● EXERCISE INSTRUCTIONS
Print out the data below in full, exactly as written.

____

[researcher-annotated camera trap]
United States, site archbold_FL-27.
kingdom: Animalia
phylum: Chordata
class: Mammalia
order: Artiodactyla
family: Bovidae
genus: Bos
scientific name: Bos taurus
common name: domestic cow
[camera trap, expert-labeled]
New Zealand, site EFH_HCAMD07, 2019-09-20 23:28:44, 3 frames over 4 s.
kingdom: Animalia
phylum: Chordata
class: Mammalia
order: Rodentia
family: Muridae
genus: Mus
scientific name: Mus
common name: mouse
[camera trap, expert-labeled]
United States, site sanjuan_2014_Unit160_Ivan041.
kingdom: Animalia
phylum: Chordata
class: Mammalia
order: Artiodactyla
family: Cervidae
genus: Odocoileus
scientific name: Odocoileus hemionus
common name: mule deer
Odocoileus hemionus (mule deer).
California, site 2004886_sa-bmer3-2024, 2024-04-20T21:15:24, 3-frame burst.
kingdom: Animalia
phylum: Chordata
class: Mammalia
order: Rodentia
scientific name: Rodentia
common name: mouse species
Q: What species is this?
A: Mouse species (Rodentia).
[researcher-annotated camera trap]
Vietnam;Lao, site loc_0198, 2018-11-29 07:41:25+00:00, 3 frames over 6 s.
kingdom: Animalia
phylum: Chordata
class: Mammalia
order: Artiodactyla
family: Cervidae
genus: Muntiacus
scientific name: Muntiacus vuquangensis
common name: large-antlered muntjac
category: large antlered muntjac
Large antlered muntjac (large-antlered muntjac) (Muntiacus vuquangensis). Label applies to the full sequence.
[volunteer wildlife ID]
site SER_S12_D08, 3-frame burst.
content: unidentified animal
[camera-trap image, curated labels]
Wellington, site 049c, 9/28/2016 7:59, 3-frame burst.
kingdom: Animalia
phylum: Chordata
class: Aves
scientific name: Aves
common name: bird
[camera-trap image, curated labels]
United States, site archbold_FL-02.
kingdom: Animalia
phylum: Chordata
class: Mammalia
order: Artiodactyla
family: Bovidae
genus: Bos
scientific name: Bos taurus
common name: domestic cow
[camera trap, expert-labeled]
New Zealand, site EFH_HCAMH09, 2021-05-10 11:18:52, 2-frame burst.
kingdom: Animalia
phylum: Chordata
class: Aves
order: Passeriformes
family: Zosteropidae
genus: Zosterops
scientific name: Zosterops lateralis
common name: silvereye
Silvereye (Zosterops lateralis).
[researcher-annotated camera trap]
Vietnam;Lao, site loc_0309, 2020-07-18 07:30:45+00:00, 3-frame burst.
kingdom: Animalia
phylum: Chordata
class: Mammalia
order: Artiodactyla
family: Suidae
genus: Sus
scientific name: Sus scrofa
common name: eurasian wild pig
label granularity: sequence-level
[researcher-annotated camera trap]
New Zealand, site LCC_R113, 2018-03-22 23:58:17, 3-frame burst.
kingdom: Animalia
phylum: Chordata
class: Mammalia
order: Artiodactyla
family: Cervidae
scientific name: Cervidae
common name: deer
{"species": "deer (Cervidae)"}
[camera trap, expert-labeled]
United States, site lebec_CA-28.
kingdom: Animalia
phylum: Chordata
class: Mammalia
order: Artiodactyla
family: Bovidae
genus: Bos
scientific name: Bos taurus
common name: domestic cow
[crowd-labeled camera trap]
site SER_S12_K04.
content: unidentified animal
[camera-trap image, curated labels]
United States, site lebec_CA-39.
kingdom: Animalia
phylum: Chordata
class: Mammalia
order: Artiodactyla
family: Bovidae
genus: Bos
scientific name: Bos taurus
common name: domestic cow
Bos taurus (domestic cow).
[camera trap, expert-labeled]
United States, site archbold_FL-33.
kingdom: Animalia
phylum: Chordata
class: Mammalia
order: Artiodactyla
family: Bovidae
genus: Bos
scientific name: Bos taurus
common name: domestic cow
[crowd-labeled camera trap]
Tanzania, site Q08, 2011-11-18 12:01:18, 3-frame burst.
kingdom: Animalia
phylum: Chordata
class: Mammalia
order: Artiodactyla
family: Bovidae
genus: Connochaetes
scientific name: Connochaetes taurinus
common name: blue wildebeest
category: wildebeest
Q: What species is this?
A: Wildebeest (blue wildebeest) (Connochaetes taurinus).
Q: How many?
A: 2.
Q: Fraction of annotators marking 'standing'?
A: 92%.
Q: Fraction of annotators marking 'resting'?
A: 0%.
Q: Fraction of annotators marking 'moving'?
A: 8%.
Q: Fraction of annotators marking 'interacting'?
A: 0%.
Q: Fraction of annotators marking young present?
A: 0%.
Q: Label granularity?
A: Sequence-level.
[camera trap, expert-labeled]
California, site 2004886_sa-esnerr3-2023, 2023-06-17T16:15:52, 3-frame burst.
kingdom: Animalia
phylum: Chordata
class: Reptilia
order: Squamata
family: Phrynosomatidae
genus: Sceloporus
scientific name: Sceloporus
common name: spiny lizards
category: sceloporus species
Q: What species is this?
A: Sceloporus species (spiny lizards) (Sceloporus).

____

● RESULT FOR THIS TASK
[researcher-annotated camera trap]
United States, site archbold_FL-27.
kingdom: Animalia
phylum: Chordata
class: Mammalia
order: Artiodactyla
family: Bovidae
genus: Bos
scientific name: Bos taurus
common name: domestic cow
[camera trap, expert-labeled]
New Zealand, site EFH_HCAMD07, 2019-09-20 23:28:44, 3 frames over 4 s.
kingdom: Animalia
phylum: Chordata
class: Mammalia
order: Rodentia
family: Muridae
genus: Mus
scientific name: Mus
common name: mouse
[camera trap, expert-labeled]
United States, site sanjuan_2014_Unit160_Ivan041.
kingdom: Animalia
phylum: Chordata
class: Mammalia
order: Artiodactyla
family: Cervidae
genus: Odocoileus
scientific name: Odocoileus hemionus
common name: mule deer
Odocoileus hemionus (mule deer).
California, site 2004886_sa-bmer3-2024, 2024-04-20T21:15:24, 3-frame burst.
kingdom: Animalia
phylum: Chordata
class: Mammalia
order: Rodentia
scientific name: Rodentia
common name: mouse species
Q: What species is this?
A: Mouse species (Rodentia).
[researcher-annotated camera trap]
Vietnam;Lao, site loc_0198, 2018-11-29 07:41:25+00:00, 3 frames over 6 s.
kingdom: Animalia
phylum: Chordata
class: Mammalia
order: Artiodactyla
family: Cervidae
genus: Muntiacus
scientific name: Muntiacus vuquangensis
common name: large-antlered muntjac
category: large antlered muntjac
Large antlered muntjac (large-antlered muntjac) (Muntiacus vuquangensis). Label applies to the full sequence.
[volunteer wildlife ID]
site SER_S12_D08, 3-frame burst.
content: unidentified animal
[camera-trap image, curated labels]
Wellington, site 049c, 9/28/2016 7:59, 3-frame burst.
kingdom: Animalia
phylum: Chordata
class: Aves
scientific name: Aves
common name: bird
[camera-trap image, curated labels]
United States, site archbold_FL-02.
kingdom: Animalia
phylum: Chordata
class: Mammalia
order: Artiodactyla
family: Bovidae
genus: Bos
scientific name: Bos taurus
common name: domestic cow
[camera trap, expert-labeled]
New Zealand, site EFH_HCAMH09, 2021-05-10 11:18:52, 2-frame burst.
kingdom: Animalia
phylum: Chordata
class: Aves
order: Passeriformes
family: Zosteropidae
genus: Zosterops
scientific name: Zosterops lateralis
common name: silvereye
Silvereye (Zosterops lateralis).
[researcher-annotated camera trap]
Vietnam;Lao, site loc_0309, 2020-07-18 07:30:45+00:00, 3-frame burst.
kingdom: Animalia
phylum: Chordata
class: Mammalia
order: Artiodactyla
family: Suidae
genus: Sus
scientific name: Sus scrofa
common name: eurasian wild pig
label granularity: sequence-level
[researcher-annotated camera trap]
New Zealand, site LCC_R113, 2018-03-22 23:58:17, 3-frame burst.
kingdom: Animalia
phylum: Chordata
class: Mammalia
order: Artiodactyla
family: Cervidae
scientific name: Cervidae
common name: deer
{"species": "deer (Cervidae)"}
[camera trap, expert-labeled]
United States, site lebec_CA-28.
kingdom: Animalia
phylum: Chordata
class: Mammalia
order: Artiodactyla
family: Bovidae
genus: Bos
scientific name: Bos taurus
common name: domestic cow
[crowd-labeled camera trap]
site SER_S12_K04.
content: unidentified animal
[camera-trap image, curated labels]
United States, site lebec_CA-39.
kingdom: Animalia
phylum: Chordata
class: Mammalia
order: Artiodactyla
family: Bovidae
genus: Bos
scientific name: Bos taurus
common name: domestic cow
Bos taurus (domestic cow).
[camera trap, expert-labeled]
United States, site archbold_FL-33.
kingdom: Animalia
phylum: Chordata
class: Mammalia
order: Artiodactyla
family: Bovidae
genus: Bos
scientific name: Bos taurus
common name: domestic cow
[crowd-labeled camera trap]
Tanzania, site Q08, 2011-11-18 12:01:18, 3-frame burst.
kingdom: Animalia
phylum: Chordata
class: Mammalia
order: Artiodactyla
family: Bovidae
genus: Connochaetes
scientific name: Connochaetes taurinus
common name: blue wildebeest
category: wildebeest
Q: What species is this?
A: Wildebeest (blue wildebeest) (Connochaetes taurinus).
Q: How many?
A: 2.
Q: Fraction of annotators marking 'standing'?
A: 92%.
Q: Fraction of annotators marking 'resting'?
A: 0%.
Q: Fraction of annotators marking 'moving'?
A: 8%.
Q: Fraction of annotators marking 'interacting'?
A: 0%.
Q: Fraction of annotators marking young present?
A: 0%.
Q: Label granularity?
A: Sequence-level.
[camera trap, expert-labeled]
California, site 2004886_sa-esnerr3-2023, 2023-06-17T16:15:52, 3-frame burst.
kingdom: Animalia
phylum: Chordata
class: Reptilia
order: Squamata
family: Phrynosomatidae
genus: Sceloporus
scientific name: Sceloporus
common name: spiny lizards
category: sceloporus species
Q: What species is this?
A: Sceloporus species (spiny lizards) (Sceloporus).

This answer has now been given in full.